● **Work to complete**
Return every one of the records below line for line, without changing a word, and omit the pictures from your output.

-=-=-=-=-

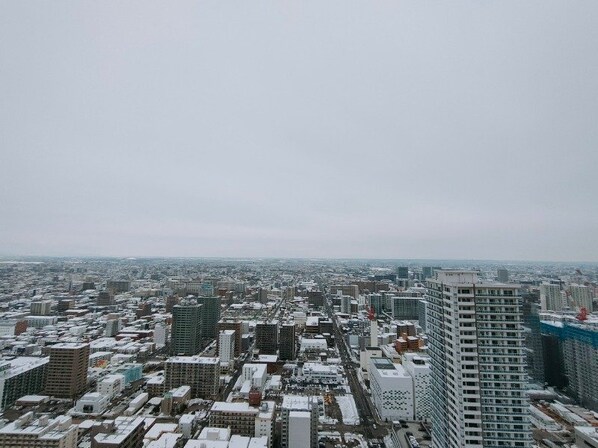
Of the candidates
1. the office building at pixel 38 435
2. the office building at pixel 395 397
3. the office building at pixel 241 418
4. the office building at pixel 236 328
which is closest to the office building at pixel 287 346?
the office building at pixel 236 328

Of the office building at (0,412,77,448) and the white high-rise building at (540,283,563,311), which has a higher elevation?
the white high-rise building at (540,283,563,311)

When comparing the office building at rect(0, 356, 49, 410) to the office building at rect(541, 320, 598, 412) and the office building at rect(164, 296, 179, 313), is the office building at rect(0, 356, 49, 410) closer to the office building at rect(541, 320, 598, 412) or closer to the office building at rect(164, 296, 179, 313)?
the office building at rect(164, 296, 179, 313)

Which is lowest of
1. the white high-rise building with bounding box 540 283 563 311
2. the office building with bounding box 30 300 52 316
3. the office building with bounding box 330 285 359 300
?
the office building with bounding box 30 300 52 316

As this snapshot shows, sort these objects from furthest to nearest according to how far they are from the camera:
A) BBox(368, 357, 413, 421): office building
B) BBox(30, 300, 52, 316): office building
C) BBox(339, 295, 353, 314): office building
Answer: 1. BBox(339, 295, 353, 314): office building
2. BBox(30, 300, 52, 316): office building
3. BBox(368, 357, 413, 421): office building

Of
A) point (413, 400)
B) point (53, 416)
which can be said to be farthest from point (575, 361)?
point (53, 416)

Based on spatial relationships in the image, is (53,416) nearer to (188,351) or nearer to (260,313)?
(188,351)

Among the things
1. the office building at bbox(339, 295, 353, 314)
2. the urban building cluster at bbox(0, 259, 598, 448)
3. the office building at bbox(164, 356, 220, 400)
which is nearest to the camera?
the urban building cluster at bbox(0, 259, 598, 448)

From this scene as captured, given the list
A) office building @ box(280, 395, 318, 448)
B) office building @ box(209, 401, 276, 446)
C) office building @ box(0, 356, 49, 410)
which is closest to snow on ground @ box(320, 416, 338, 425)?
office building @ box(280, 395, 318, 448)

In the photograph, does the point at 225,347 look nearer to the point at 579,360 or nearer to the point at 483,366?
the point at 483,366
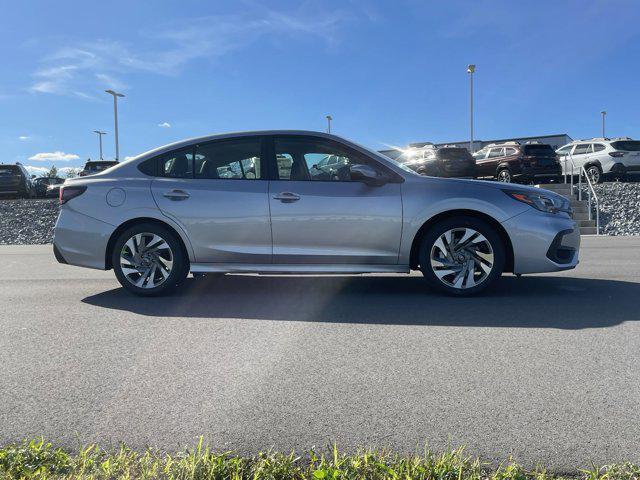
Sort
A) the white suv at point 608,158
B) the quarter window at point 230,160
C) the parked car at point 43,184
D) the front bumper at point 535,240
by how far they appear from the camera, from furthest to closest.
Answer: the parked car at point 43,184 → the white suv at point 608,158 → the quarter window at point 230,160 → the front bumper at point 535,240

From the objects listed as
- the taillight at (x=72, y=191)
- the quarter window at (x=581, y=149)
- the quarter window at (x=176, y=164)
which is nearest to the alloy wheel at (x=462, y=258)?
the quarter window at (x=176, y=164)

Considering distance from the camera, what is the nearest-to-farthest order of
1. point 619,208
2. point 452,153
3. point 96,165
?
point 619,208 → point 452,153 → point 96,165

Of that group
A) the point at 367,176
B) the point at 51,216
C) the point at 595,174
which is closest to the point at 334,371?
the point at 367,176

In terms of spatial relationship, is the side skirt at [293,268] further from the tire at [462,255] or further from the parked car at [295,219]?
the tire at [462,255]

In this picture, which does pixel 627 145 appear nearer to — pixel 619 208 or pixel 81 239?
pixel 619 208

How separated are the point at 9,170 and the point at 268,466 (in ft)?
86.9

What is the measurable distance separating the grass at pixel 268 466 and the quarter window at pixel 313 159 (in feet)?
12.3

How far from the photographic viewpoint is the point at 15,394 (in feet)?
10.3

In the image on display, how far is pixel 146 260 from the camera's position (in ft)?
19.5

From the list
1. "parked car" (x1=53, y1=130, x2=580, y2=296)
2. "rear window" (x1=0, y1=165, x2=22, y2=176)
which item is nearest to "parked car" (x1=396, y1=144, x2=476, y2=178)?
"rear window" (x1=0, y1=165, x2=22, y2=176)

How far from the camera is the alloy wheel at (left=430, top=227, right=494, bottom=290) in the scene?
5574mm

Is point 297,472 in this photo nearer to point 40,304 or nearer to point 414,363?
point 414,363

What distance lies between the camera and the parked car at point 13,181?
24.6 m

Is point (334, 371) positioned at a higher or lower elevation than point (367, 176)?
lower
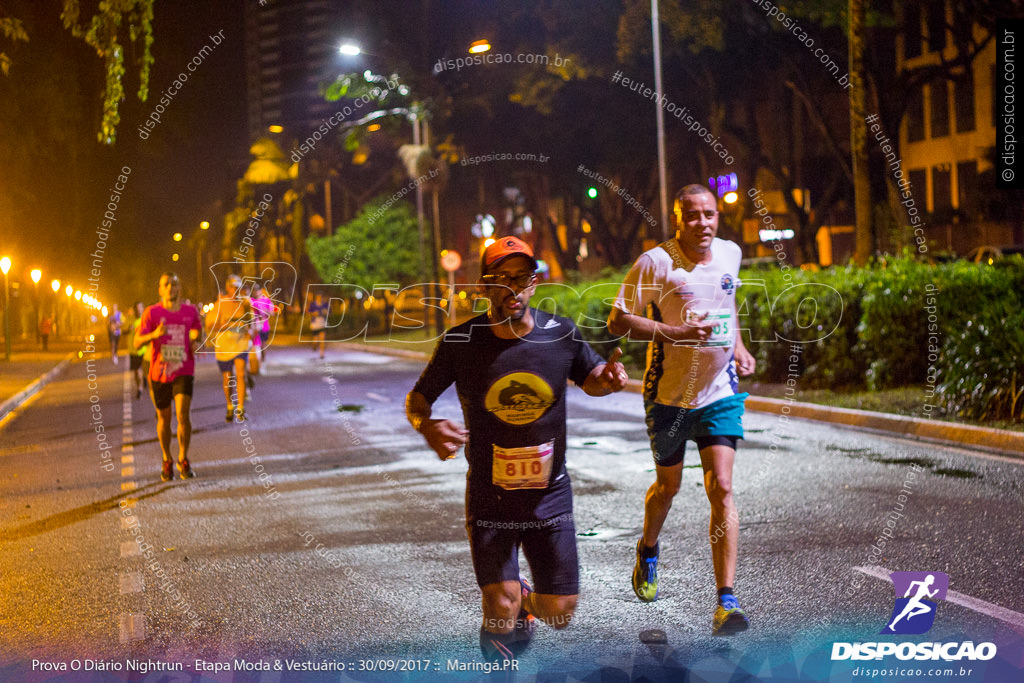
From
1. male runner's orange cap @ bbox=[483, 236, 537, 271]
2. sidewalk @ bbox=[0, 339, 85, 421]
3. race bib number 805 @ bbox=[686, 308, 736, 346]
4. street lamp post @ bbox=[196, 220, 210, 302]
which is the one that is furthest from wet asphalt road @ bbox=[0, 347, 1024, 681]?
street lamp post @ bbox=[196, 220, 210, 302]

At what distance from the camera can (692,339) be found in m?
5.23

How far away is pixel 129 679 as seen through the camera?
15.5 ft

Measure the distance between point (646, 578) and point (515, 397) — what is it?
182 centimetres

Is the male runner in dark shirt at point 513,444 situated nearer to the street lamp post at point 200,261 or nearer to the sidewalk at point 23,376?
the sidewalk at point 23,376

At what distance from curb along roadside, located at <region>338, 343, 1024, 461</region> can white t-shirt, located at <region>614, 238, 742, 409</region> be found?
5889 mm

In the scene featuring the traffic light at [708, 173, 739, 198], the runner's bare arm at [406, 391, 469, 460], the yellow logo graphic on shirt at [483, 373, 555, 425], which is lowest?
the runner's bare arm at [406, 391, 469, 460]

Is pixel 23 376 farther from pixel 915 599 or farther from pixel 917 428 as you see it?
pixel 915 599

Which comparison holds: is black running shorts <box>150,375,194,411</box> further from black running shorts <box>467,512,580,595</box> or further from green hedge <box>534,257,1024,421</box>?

-=-=-=-=-

● **Response to the task**
Of the candidates
1. the office building at pixel 38 435
2. the office building at pixel 395 397
3. the office building at pixel 241 418
4. the office building at pixel 236 328
which is closest to the office building at pixel 287 346?
the office building at pixel 236 328

Of the office building at (0,412,77,448) and the white high-rise building at (540,283,563,311), which has a higher elevation?
the white high-rise building at (540,283,563,311)

When comparing the office building at rect(0, 356, 49, 410) to the office building at rect(541, 320, 598, 412) and the office building at rect(164, 296, 179, 313), is the office building at rect(0, 356, 49, 410) closer to the office building at rect(541, 320, 598, 412) or closer to the office building at rect(164, 296, 179, 313)?
the office building at rect(164, 296, 179, 313)

Which is lowest of
1. the white high-rise building with bounding box 540 283 563 311
2. the office building with bounding box 30 300 52 316
3. the office building with bounding box 330 285 359 300
?
the office building with bounding box 30 300 52 316

As this snapshot shows, sort these objects from furthest to nearest according to how far they are from the camera:
A) BBox(368, 357, 413, 421): office building
B) BBox(30, 300, 52, 316): office building
C) BBox(339, 295, 353, 314): office building
Answer: 1. BBox(339, 295, 353, 314): office building
2. BBox(30, 300, 52, 316): office building
3. BBox(368, 357, 413, 421): office building

Of
A) point (413, 400)
B) point (53, 416)
which can be said to be farthest from point (575, 361)?
point (53, 416)

Based on spatial relationships in the image, is (53,416) nearer to (188,351) or nearer to (260,313)?
(188,351)

Among the things
1. the office building at bbox(339, 295, 353, 314)
2. the urban building cluster at bbox(0, 259, 598, 448)
3. the office building at bbox(164, 356, 220, 400)
which is nearest to the camera?
the urban building cluster at bbox(0, 259, 598, 448)

From this scene as captured, given the list
A) office building @ box(280, 395, 318, 448)
B) office building @ box(209, 401, 276, 446)
C) office building @ box(0, 356, 49, 410)
which is closest to snow on ground @ box(320, 416, 338, 425)?
office building @ box(280, 395, 318, 448)

In the photograph, does the point at 225,347 look nearer to the point at 579,360 or nearer to the point at 483,366?
the point at 483,366
Sort
A) the white suv at point 608,158
B) the quarter window at point 230,160
C) the parked car at point 43,184
D) the front bumper at point 535,240
by how far they appear from the camera, from furthest to closest.
Answer: the parked car at point 43,184 → the white suv at point 608,158 → the quarter window at point 230,160 → the front bumper at point 535,240

From the objects listed as
- the taillight at (x=72, y=191)
- the quarter window at (x=581, y=149)
- the quarter window at (x=176, y=164)
which is nearest to the alloy wheel at (x=462, y=258)?
the quarter window at (x=176, y=164)

Considering distance from the camera, what is the nearest-to-farthest order of
1. point 619,208
2. point 452,153
3. point 96,165
?
point 619,208 → point 452,153 → point 96,165

Of that group
A) the point at 367,176
B) the point at 51,216
C) the point at 595,174
which is closest to the point at 334,371?
the point at 367,176

In terms of spatial relationship, is the side skirt at [293,268] further from the tire at [462,255] or further from the parked car at [295,219]?
the tire at [462,255]

In this picture, which does pixel 627 145 appear nearer to — pixel 619 208 or pixel 81 239?
pixel 619 208

How separated are the point at 9,170 and the point at 268,466 (in ft)?
86.9

What is the measurable distance separating the grass at pixel 268 466 and the quarter window at pixel 313 159 (in feet)?
12.3

How far from the photographic viewpoint is the point at 15,394 (in feet)?
10.3

In the image on display, how far is pixel 146 260 from the camera's position (in ft)?
19.5

From the list
1. "parked car" (x1=53, y1=130, x2=580, y2=296)
2. "rear window" (x1=0, y1=165, x2=22, y2=176)
which item is nearest to "parked car" (x1=396, y1=144, x2=476, y2=178)?
"rear window" (x1=0, y1=165, x2=22, y2=176)

How far from the camera is the alloy wheel at (left=430, top=227, right=494, bottom=290) in the scene?
5574mm

Is point 297,472 in this photo nearer to point 40,304 or nearer to point 414,363?
point 414,363

What distance lies between the camera and the parked car at point 13,181?
24.6 m

Is point (334, 371) positioned at a higher or lower elevation than point (367, 176)?
lower
From
1. male runner's orange cap @ bbox=[483, 236, 537, 271]
2. sidewalk @ bbox=[0, 339, 85, 421]
3. race bib number 805 @ bbox=[686, 308, 736, 346]
4. street lamp post @ bbox=[196, 220, 210, 302]
which is the one that is furthest from wet asphalt road @ bbox=[0, 347, 1024, 681]?
street lamp post @ bbox=[196, 220, 210, 302]

At what distance from the camera can (692,339) be found in m?
5.23

How far away is pixel 129 679 as seen through the camera?
15.5 ft

Measure the distance between point (646, 578) and point (515, 397) — what is it?
182 centimetres

Is the male runner in dark shirt at point 513,444 situated nearer to the street lamp post at point 200,261 or nearer to the sidewalk at point 23,376?
the sidewalk at point 23,376

At what distance from curb along roadside, located at <region>338, 343, 1024, 461</region> can white t-shirt, located at <region>614, 238, 742, 409</region> be found?
5889 mm

In the scene featuring the traffic light at [708, 173, 739, 198], the runner's bare arm at [406, 391, 469, 460], the yellow logo graphic on shirt at [483, 373, 555, 425], which is lowest?
the runner's bare arm at [406, 391, 469, 460]

Is pixel 23 376 farther from pixel 915 599 or farther from pixel 917 428 as you see it?
pixel 915 599

Which comparison holds: is black running shorts <box>150,375,194,411</box> further from black running shorts <box>467,512,580,595</box> or further from green hedge <box>534,257,1024,421</box>?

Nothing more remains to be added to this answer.